Au sujet des élections organisées cette année par la junte, à une date qui n'a pas encore été spécifiée, le journal en ligne Mizzima News affirme que les dirigeants de la LND ont rappelé à l'émissaire onusien qu'ils restaient sur leur position initiale : pas de participation au scrutin sans une révision de la Constitution. Ils ont également une autre condition : la libération de tous les prisonniers politiques avant la tenue des élections.

Tout au long de la visite de M. Qintana, Mizzima News rappelle que les condamnations ont continué à pleuvoir. Hier, devant le tribunal de la prison d'Insein, il y avait un moine : U Gaw Thita d'un monastère de Rangoon, connu pour l'assistance qu'il a prodiguée aux victimes du cyclone Nargis. Arrêté à l'aéroport de Mingaladon au retour d'un séjour à Taiwan, les juges ont invoqué les articles relatifs à la loi sur la détention de devises étrangères et le règlement sur les associations illégales, pour le condamner à sept ans de prison.


Chine-Etats-Unis, le temps des remontrances

« La Chine attend des Etats-Unis des gestes concrets pour établir une relation saine ». C'est ce que l'on peut lire aujourd'hui à la une du China Daily. Le journal pro-gouvernemental publie le communiqué du ministère des Affaires étrangères, qui accuse les Etats-Unis d'avoir « grossièrement violé les normes gouvernant les relations internationales ». Washington devrait à présent adopter des mesures pour effacer ce geste et arrêter de soutenir les forces séparatistes anti-chinoises.

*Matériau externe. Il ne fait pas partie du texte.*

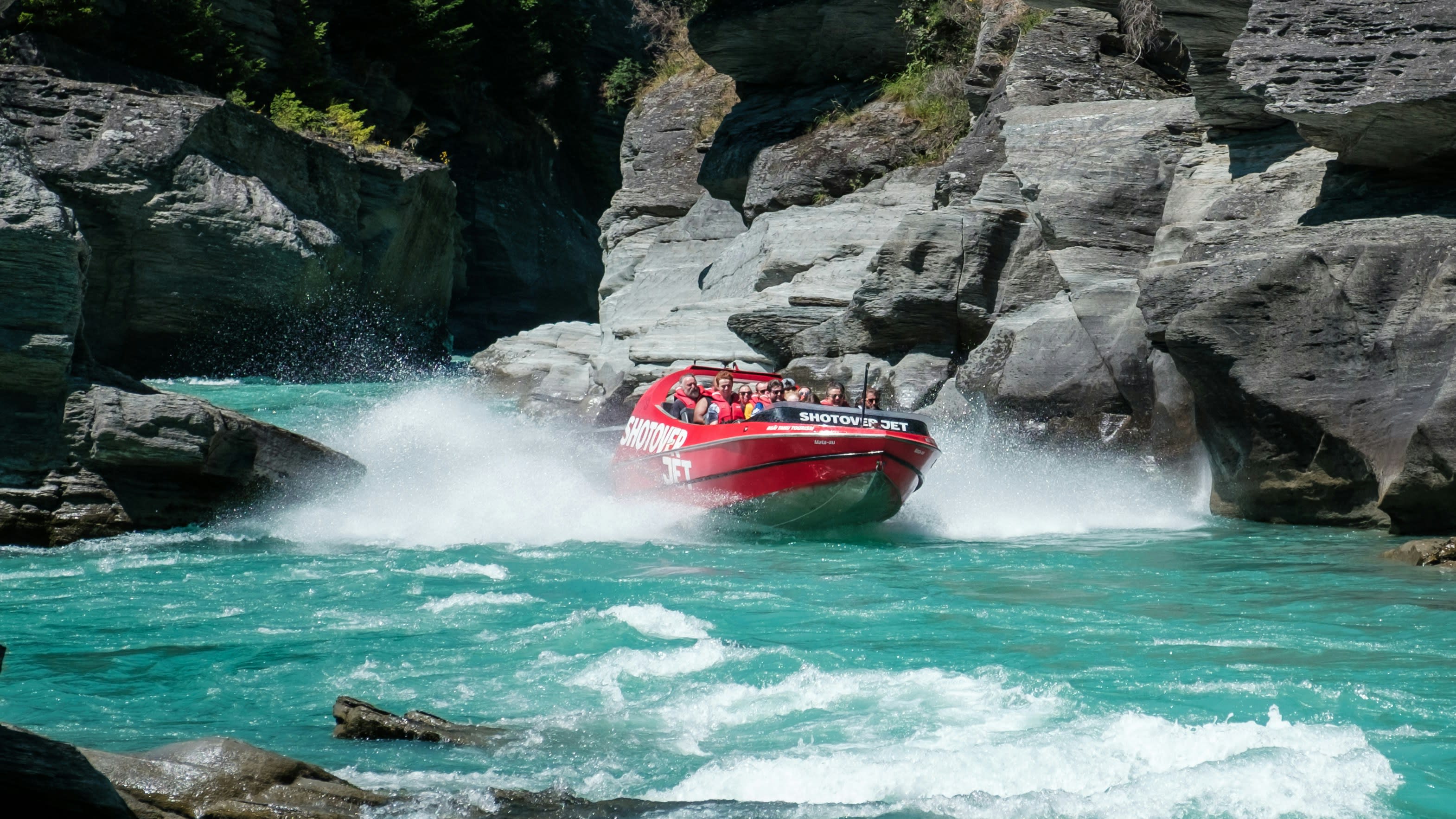A red jet boat throwing spray as it turns hard in a rocky river canyon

Que se cache-t-il derrière cette rencontre, interroge le journal, dans un article enflammé, où il est question de la « mentalité de la guerre froide ». Pour son auteur, Obama joue la carte tibétaine contre la Chine, pour redorer son blason vis-à-vis de l'opinion américaine.


En Malaisie, du fouet pour la femme adultère

Les coups de fouet ou de baton assénés à trois femmes adultères ce jeudi 18 février font couler beaucoup d’encre… Mais on ne peut pas réellement parler de débat sur la question, à la lecture des articles publiés dans The Star. Le journal de Kuala Lumpur va jusqu'à titrer : « Ces coups de bâton qui nous ont fait du bien », et de développer les témoignages anonymes, non pas des récentes condamnées mais de trois autres femmes soumises aux mêmes supplices, et qui affirment - sous la plume du journaliste - avoir apprécié la sentence.

Pour contrebalancer ces déclarations, une petite citation de bas de page du président du barreau, qui demande au gouvernement d'abolir le châtiment du fouet et de se plier aux normes internationales. La ministre de la Famille, des Femmes et du Développement communautaire, elle, prend acte de la sanction appliquée aux trois femmes adultères. « On ne peut dénier la sagesse qui repose derrière la jurisprudence de la sharia », dit-elle, tout en admettant que les femmes sont généralement peu consultées sur le bien-fondé de la mise en œuvre des sanctions.